I took an issue of The Woman’s World from my bag and handed it to Kate, who had introduced me to the magazine. “That is what Mrs. Fawcett claims in her article on women’s suffrage,” I said. Kate and I shared copies of the magazine, which was published for “women of influence and position,” and edited by Mr. Oscar Wilde. While I merely read the contents, Kate was trying feverishly to place an article within its pages.
“It’s a very good essay, isn’t it?” Kate said. “I wish I had written it.”
“I found myself even more absorbed in the piece about weddings,” I said. “After all, it won’t be long now before I am Mrs. Harker.”
Kate stubbed out her cigarette on a dainty porcelain saucer. “To be serious, Mina, you know that you have a way with words on the page. You should consider becoming a journalist yourself.” Before I could object, she continued. “Mina, this is our time . I love you, my friend, and I see your gifts. Do not waste these opportunities never before given to those of our sex.”

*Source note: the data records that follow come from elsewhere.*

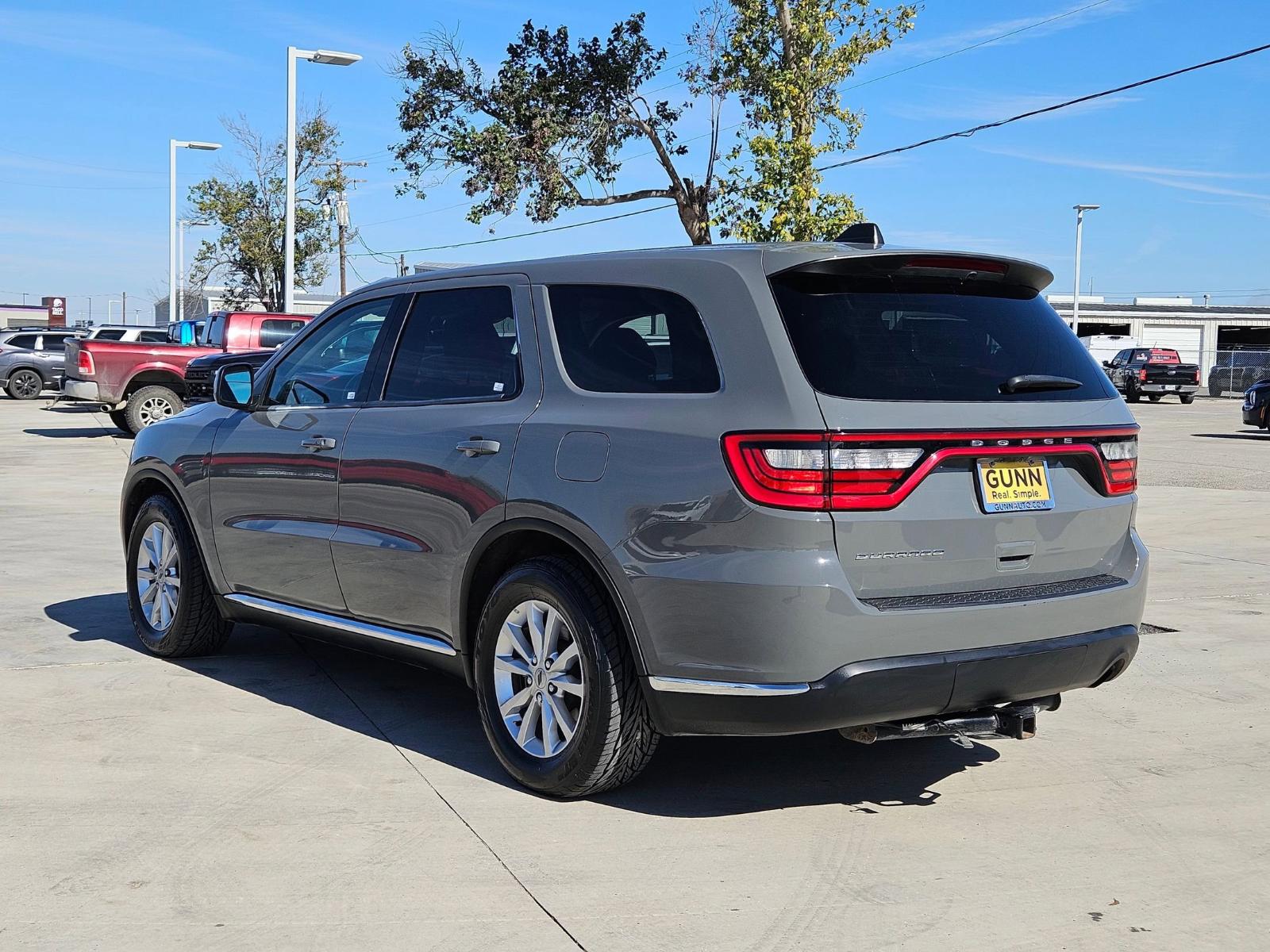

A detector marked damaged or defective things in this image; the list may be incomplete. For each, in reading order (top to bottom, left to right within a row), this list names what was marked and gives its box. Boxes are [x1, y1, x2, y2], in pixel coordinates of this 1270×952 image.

pavement crack [291, 637, 587, 949]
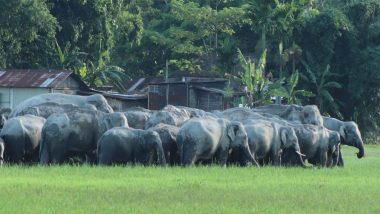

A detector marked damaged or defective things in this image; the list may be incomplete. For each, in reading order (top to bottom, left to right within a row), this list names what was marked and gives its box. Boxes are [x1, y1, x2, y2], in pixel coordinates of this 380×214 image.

rusty tin roof [0, 69, 78, 88]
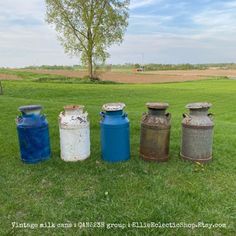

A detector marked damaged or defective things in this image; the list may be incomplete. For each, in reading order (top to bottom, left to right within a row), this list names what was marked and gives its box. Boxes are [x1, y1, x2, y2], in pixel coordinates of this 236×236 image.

peeling paint on milk can [16, 105, 51, 164]
rusty metal milk can [58, 106, 90, 161]
peeling paint on milk can [59, 105, 90, 162]
peeling paint on milk can [98, 103, 130, 162]
rusty metal milk can [139, 102, 171, 161]
peeling paint on milk can [139, 102, 171, 161]
rusty metal milk can [181, 102, 214, 163]
peeling paint on milk can [181, 102, 214, 163]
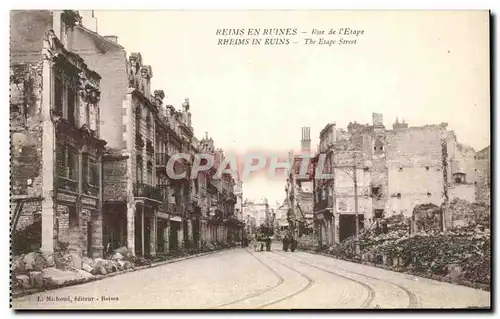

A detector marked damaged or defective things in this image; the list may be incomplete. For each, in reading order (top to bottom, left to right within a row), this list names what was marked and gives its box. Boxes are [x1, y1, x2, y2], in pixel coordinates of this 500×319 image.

damaged facade [10, 10, 107, 268]
damaged facade [312, 114, 488, 246]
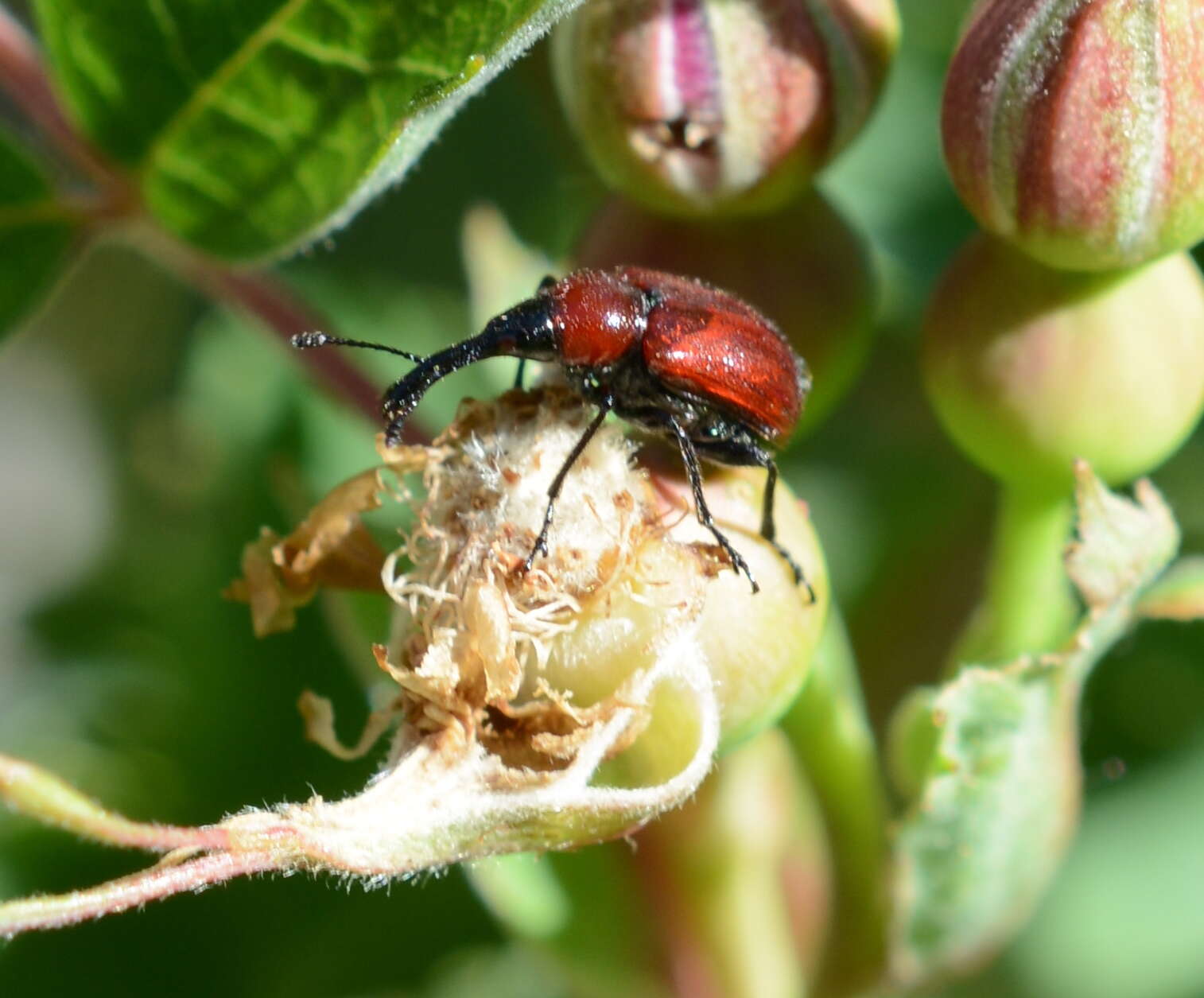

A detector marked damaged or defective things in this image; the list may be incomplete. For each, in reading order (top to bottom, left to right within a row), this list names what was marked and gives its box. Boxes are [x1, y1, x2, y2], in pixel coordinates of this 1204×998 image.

damaged rose bud [551, 0, 900, 216]
damaged rose bud [943, 0, 1204, 270]
damaged rose bud [919, 238, 1204, 493]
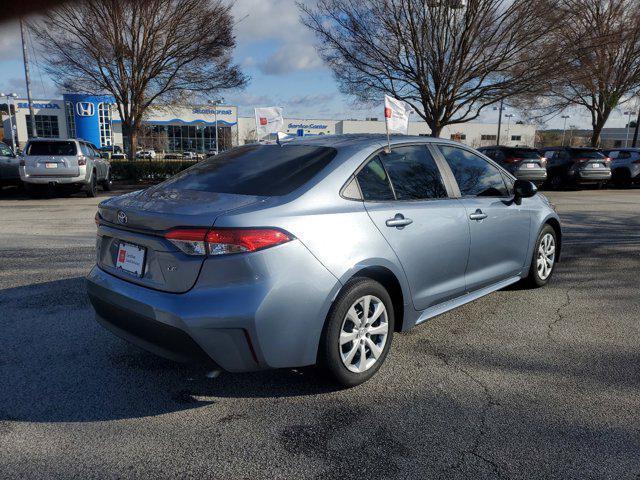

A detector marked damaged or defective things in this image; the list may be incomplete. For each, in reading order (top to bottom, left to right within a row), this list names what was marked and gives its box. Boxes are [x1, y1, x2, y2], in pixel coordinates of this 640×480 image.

crack in asphalt [548, 288, 572, 342]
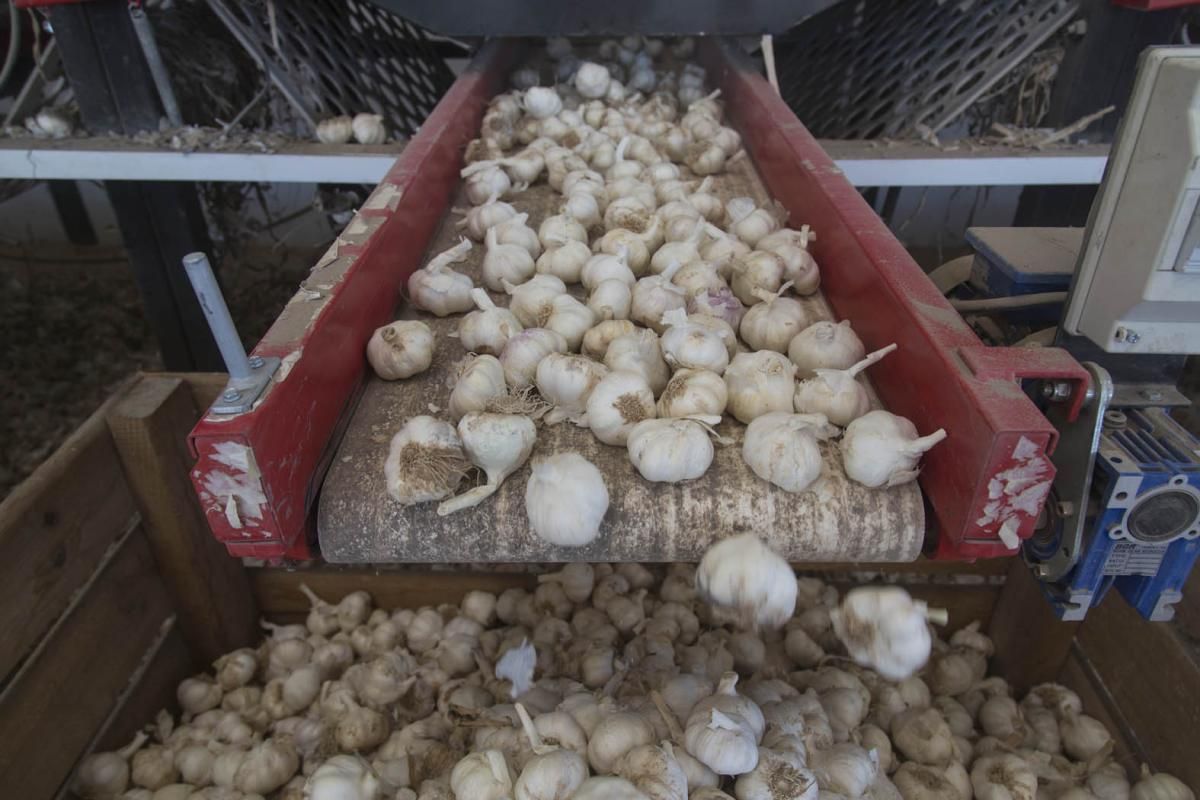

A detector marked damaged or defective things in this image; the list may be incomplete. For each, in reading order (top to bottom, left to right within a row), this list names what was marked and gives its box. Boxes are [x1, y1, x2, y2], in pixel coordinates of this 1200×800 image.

rusty metal surface [319, 159, 926, 566]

Her words surprised me. I was in awe of Kate’s abilities but never dreamt that I possessed her talents. “Jonathan would never have it,” I said.
“Then I should never have Jonathan!” Kate shook her head in little paroxysms as if the very thought of capitulating to a man’s will would send her to the madhouse. Then she softened. “Oh, I know, he’s handsome and intelligent and has a bright future, and you love him and he adores you. But does one really need a husband, lord, and master?” She looked at me with the same mischievous smile that I recognized from our adolescent days. “I think that the modern woman should only take lovers.”